The provincial administration and the Department of Land Management, Urban Planning and Construction in Mondulkiri province planted 53 stone markers around the Doh Kramom mountain area to protect it from any further encroachments.
But the indigenous community claimed that the planting of markers, which was done from December 5-6, did not follow Prime Minister Hun Sen’s order when he ordered the return of encroached land in the mountain area as state property.
There was also a government directive issued in 2004, which had designated 102ha from the foot of the mountain to the top for the Cultural Centre for Indigenous People.
Doh Kramom mountain indigenous community representative Kroeung Tola told The Post on Friday that 20 community members and representatives from the Ministry of Culture and Fine Arts had visited the site in the mountain area to witness the planting of markers.
But they voiced their objection and walked away from the site after seeing the marker planting was not done properly following the government’s directive and could affect the land’s registration as state property.
“The GPS planting of markers was only carried out on 85ha of land. But taking Samdech’s [Hun Sen] order and the government directive in 2004 as a basis, the land area to be taken back as state property should be 102ha,” Tola said.
Tola stressed that the marker planting did not include land plots that were encroached by 86 families on the mountain.
He said there was also the issue of retention of the land by the provincial departments of the ministries of Water Resources and Meteorology; Mines and Energy, and Industry and Handicraft for establishing offices.

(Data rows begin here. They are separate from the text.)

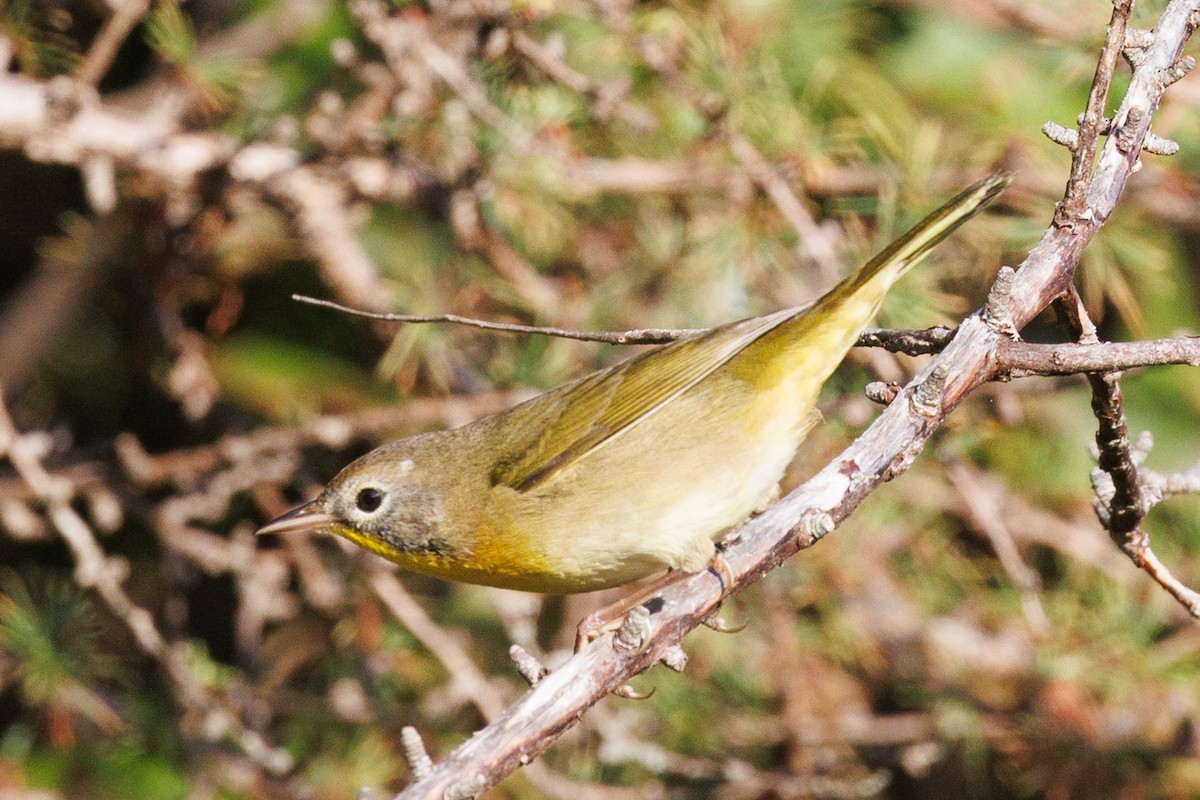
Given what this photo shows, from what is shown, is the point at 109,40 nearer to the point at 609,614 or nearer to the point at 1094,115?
the point at 609,614

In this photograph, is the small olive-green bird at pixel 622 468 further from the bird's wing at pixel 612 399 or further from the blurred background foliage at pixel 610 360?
the blurred background foliage at pixel 610 360

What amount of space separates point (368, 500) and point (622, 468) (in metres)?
0.60

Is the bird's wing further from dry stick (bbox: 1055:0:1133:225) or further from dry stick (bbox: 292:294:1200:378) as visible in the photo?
dry stick (bbox: 1055:0:1133:225)

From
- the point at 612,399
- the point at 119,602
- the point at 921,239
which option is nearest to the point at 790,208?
the point at 612,399

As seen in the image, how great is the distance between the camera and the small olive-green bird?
2547 millimetres

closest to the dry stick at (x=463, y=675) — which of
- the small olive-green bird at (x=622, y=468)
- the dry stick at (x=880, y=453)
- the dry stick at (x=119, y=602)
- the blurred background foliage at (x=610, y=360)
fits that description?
the blurred background foliage at (x=610, y=360)

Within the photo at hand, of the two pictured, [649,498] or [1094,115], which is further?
[649,498]

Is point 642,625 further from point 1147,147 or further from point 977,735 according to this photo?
point 977,735

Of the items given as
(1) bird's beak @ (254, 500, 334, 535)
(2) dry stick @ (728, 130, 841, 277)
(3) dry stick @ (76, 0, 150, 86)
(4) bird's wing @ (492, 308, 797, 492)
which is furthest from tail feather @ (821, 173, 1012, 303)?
(3) dry stick @ (76, 0, 150, 86)

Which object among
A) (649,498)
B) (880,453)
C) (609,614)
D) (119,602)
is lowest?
(119,602)

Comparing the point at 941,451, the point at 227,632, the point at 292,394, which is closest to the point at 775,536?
the point at 941,451

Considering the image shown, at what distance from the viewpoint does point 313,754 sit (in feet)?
13.1

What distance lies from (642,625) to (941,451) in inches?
55.4

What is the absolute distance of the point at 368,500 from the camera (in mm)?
2842
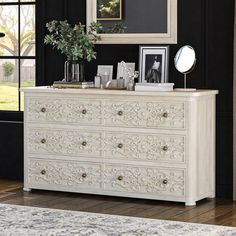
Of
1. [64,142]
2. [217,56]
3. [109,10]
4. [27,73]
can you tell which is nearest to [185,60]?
[217,56]

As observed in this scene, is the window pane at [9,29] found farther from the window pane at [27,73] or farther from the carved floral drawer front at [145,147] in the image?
the carved floral drawer front at [145,147]

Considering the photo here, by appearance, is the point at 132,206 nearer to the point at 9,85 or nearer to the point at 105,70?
the point at 105,70

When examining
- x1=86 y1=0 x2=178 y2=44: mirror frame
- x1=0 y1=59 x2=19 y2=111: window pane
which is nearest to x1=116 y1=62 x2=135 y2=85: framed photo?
x1=86 y1=0 x2=178 y2=44: mirror frame

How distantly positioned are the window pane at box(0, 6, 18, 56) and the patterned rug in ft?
7.36

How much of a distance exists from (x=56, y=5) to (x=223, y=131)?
80.7 inches

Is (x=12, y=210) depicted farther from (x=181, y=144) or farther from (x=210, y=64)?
(x=210, y=64)

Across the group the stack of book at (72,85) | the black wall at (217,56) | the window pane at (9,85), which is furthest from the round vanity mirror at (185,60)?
the window pane at (9,85)

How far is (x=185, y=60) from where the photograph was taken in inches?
264

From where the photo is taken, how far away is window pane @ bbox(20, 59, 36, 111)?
304 inches

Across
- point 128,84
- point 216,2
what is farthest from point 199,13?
point 128,84

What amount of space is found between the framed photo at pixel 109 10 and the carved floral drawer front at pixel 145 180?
1433 millimetres

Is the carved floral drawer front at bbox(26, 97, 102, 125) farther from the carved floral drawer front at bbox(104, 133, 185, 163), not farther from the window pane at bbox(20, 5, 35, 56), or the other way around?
the window pane at bbox(20, 5, 35, 56)

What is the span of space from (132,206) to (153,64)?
1.34 m

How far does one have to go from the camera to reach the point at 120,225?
18.5 ft
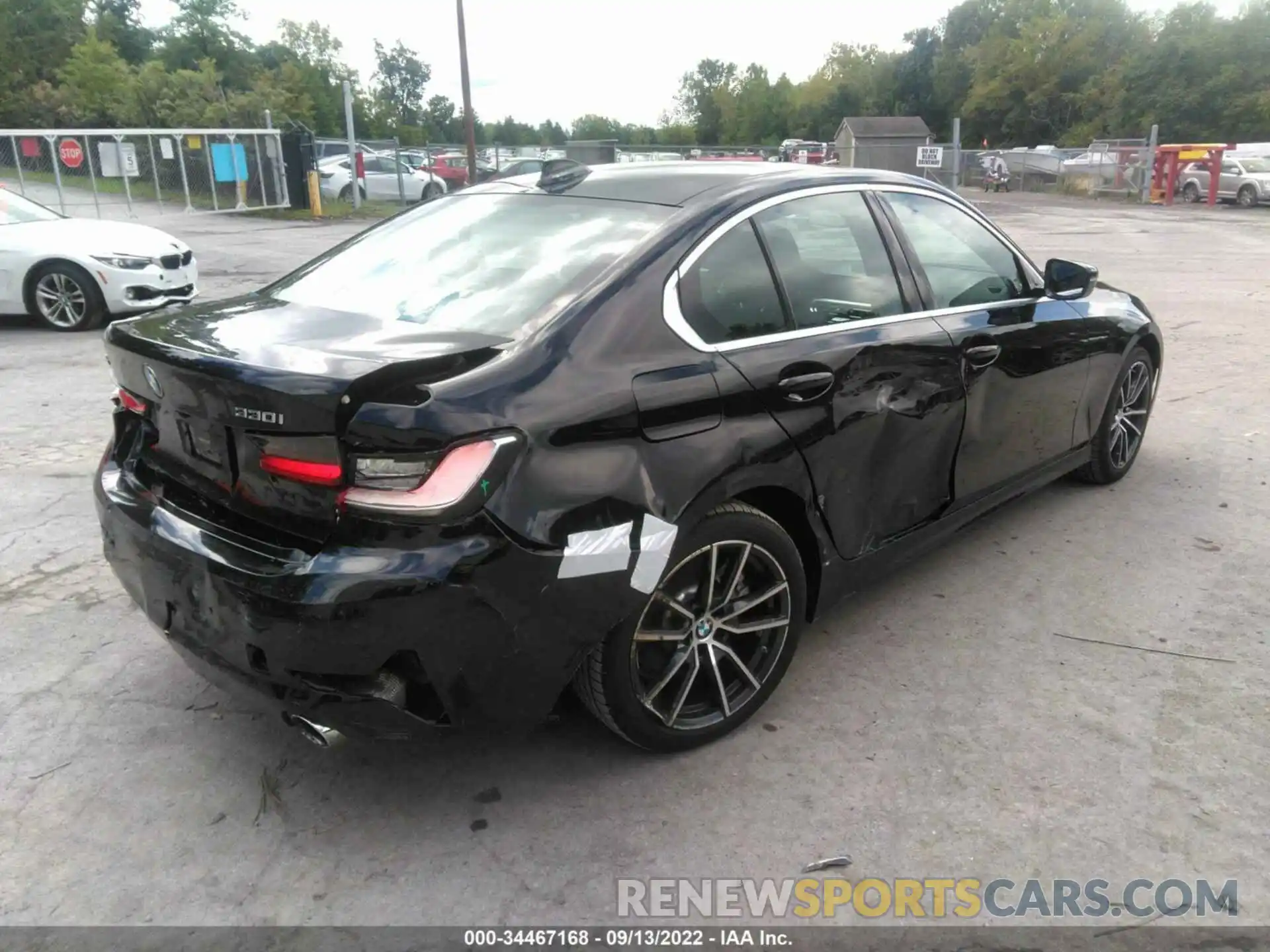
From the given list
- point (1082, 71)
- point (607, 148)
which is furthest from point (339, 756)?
point (1082, 71)

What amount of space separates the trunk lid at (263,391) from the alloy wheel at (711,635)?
87 cm

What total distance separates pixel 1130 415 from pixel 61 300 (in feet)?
29.8

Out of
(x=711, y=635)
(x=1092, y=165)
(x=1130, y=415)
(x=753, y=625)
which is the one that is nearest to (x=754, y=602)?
(x=753, y=625)

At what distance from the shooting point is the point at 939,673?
11.4 feet

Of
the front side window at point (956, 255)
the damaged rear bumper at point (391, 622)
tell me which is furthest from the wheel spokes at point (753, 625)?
the front side window at point (956, 255)

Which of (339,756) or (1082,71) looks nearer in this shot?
(339,756)

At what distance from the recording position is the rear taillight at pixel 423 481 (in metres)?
2.34

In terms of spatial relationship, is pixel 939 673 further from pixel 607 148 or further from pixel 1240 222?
pixel 1240 222

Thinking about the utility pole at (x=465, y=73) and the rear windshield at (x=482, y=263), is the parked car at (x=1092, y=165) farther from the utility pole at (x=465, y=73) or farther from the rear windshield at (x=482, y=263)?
the rear windshield at (x=482, y=263)

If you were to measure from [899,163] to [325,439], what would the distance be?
2781cm

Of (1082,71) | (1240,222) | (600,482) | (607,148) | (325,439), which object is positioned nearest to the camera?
(325,439)

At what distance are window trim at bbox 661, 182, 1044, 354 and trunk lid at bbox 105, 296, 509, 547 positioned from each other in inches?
20.5

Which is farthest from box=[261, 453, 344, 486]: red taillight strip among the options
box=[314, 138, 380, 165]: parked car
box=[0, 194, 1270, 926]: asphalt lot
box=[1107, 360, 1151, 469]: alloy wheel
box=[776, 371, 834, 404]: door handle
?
box=[314, 138, 380, 165]: parked car

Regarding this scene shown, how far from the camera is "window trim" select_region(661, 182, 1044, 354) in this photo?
2.87 m
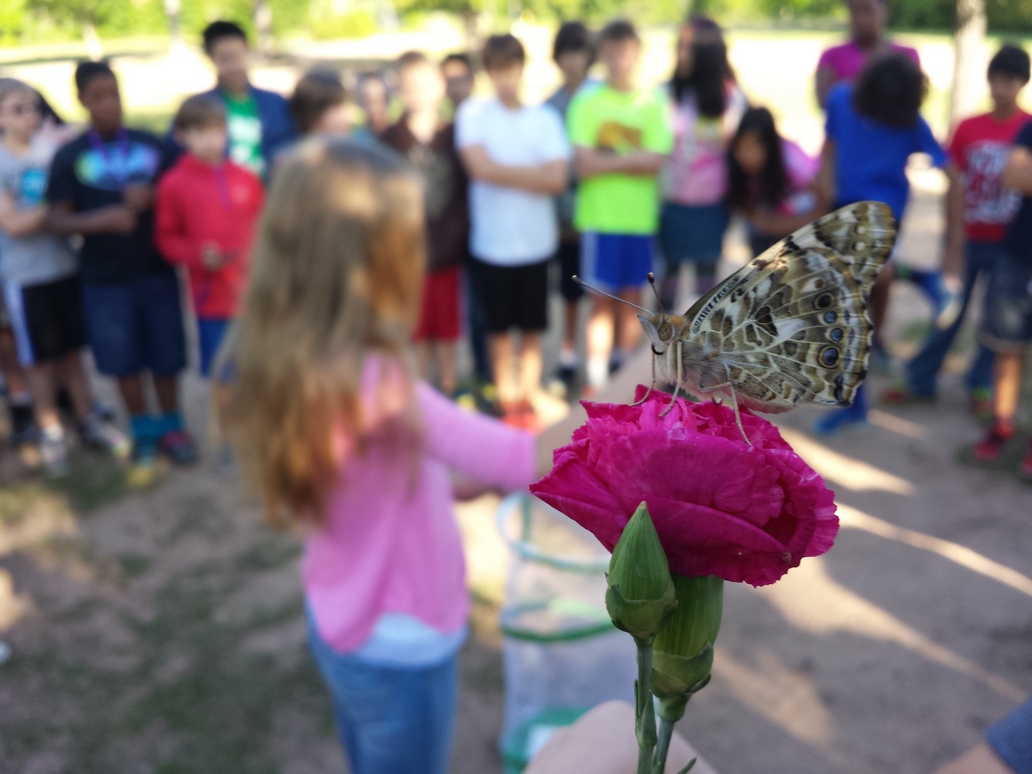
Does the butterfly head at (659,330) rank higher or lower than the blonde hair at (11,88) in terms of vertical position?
lower

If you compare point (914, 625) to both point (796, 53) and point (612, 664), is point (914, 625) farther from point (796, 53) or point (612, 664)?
point (796, 53)

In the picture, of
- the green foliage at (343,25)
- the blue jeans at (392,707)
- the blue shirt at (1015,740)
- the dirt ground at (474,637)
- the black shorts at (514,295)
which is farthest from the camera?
the green foliage at (343,25)

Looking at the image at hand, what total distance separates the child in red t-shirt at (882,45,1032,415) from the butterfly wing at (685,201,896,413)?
4.23 metres

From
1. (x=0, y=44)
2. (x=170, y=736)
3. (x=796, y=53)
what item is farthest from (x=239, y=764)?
(x=796, y=53)

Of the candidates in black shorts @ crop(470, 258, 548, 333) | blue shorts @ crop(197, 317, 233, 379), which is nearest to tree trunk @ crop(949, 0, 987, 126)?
black shorts @ crop(470, 258, 548, 333)

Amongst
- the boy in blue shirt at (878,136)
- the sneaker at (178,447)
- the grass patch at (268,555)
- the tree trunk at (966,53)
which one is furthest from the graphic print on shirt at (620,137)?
the tree trunk at (966,53)

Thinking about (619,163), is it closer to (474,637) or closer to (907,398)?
(907,398)

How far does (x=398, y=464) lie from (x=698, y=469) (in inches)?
45.5

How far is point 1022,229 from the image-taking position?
430 centimetres

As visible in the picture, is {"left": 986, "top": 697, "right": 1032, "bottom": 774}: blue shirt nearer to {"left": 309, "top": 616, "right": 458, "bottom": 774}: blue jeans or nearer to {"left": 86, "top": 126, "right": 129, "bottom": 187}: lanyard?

He claimed that the community is preparing a letter for submission to Hun Sen, requesting him to intervene and have 102ha of land in the Doh Kramom mountain area returned as state property.
Mondulkiri provincial deputy governor Chhim Kan said the planting of the markers came after an agreement was made at an inter-ministerial meeting and in another statement released by the Ministry of Land Management, Urban Planning and Construction.
The statement had registered the protected mountain area before, but the land in question was left for later discussions to find a solution.
Kan said the planting of the markers is to prepare the Doh Kramom mountain’s land registration at the request of the Ministry of Culture and Fine Arts.
Mondulkiri provincial Department of Land Management, Urban Planning and Construction director Mao Chamroeun said the land reserved for the three ministries to establish offices had been revoked.
He said the planting of the markers was to prevent any further land grabbing. It doesn’t mean [the authorities] will not seek a solution to revoke land that had previously been grabbed.
“We have not resolved [the problem] completely. We planted the markers to measure the land which we could secure for now. This is the first step for registration [as state property]. We are afraid the land could be further encroached on,” he said.